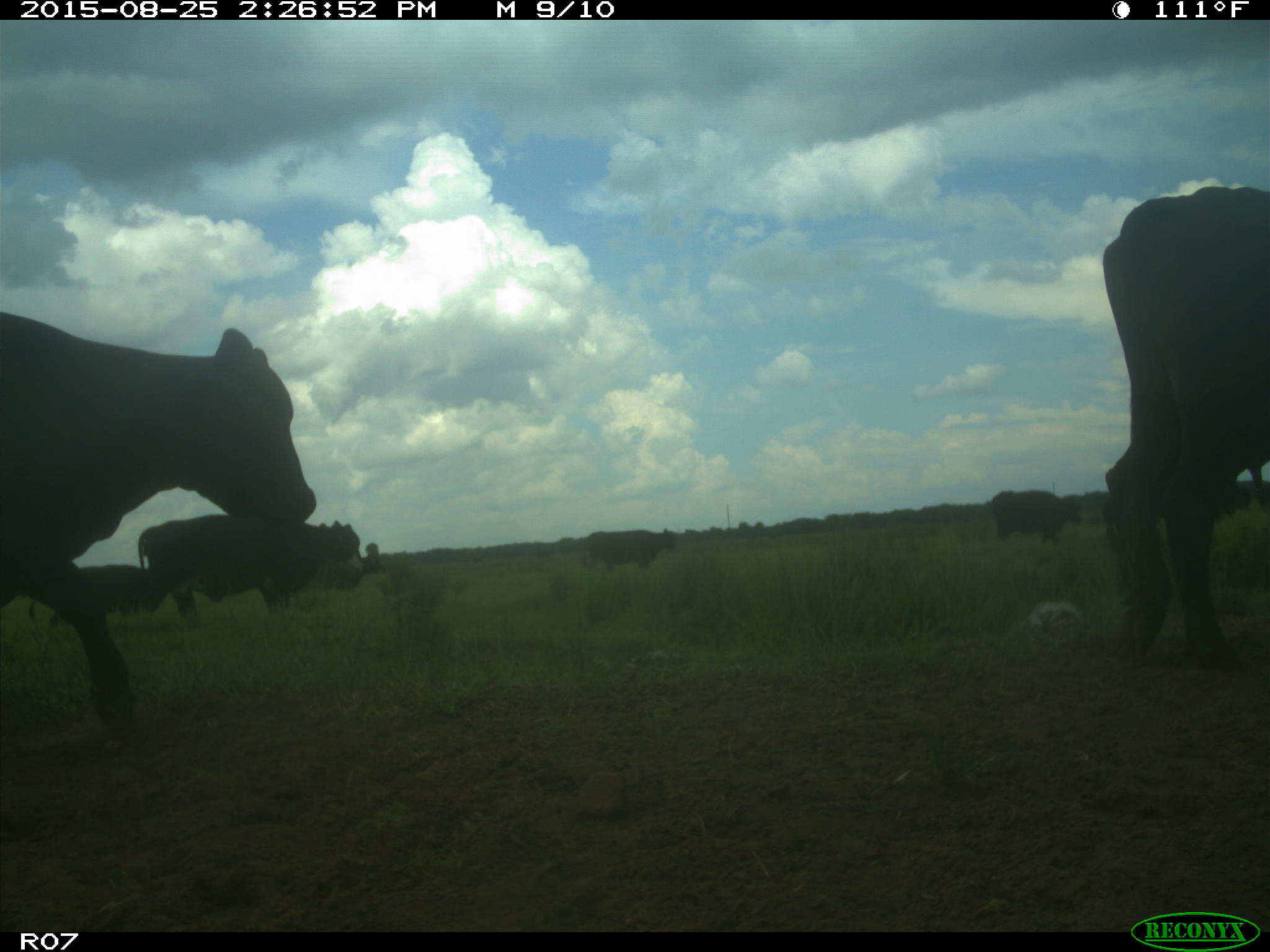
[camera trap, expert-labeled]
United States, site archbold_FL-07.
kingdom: Animalia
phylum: Chordata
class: Mammalia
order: Artiodactyla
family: Bovidae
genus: Bos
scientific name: Bos taurus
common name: domestic cow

::::::::::

• [Your assignment]
Give back the listing exactly, with the pictures removed.

• [Result]
[camera trap, expert-labeled]
United States, site archbold_FL-07.
kingdom: Animalia
phylum: Chordata
class: Mammalia
order: Artiodactyla
family: Bovidae
genus: Bos
scientific name: Bos taurus
common name: domestic cow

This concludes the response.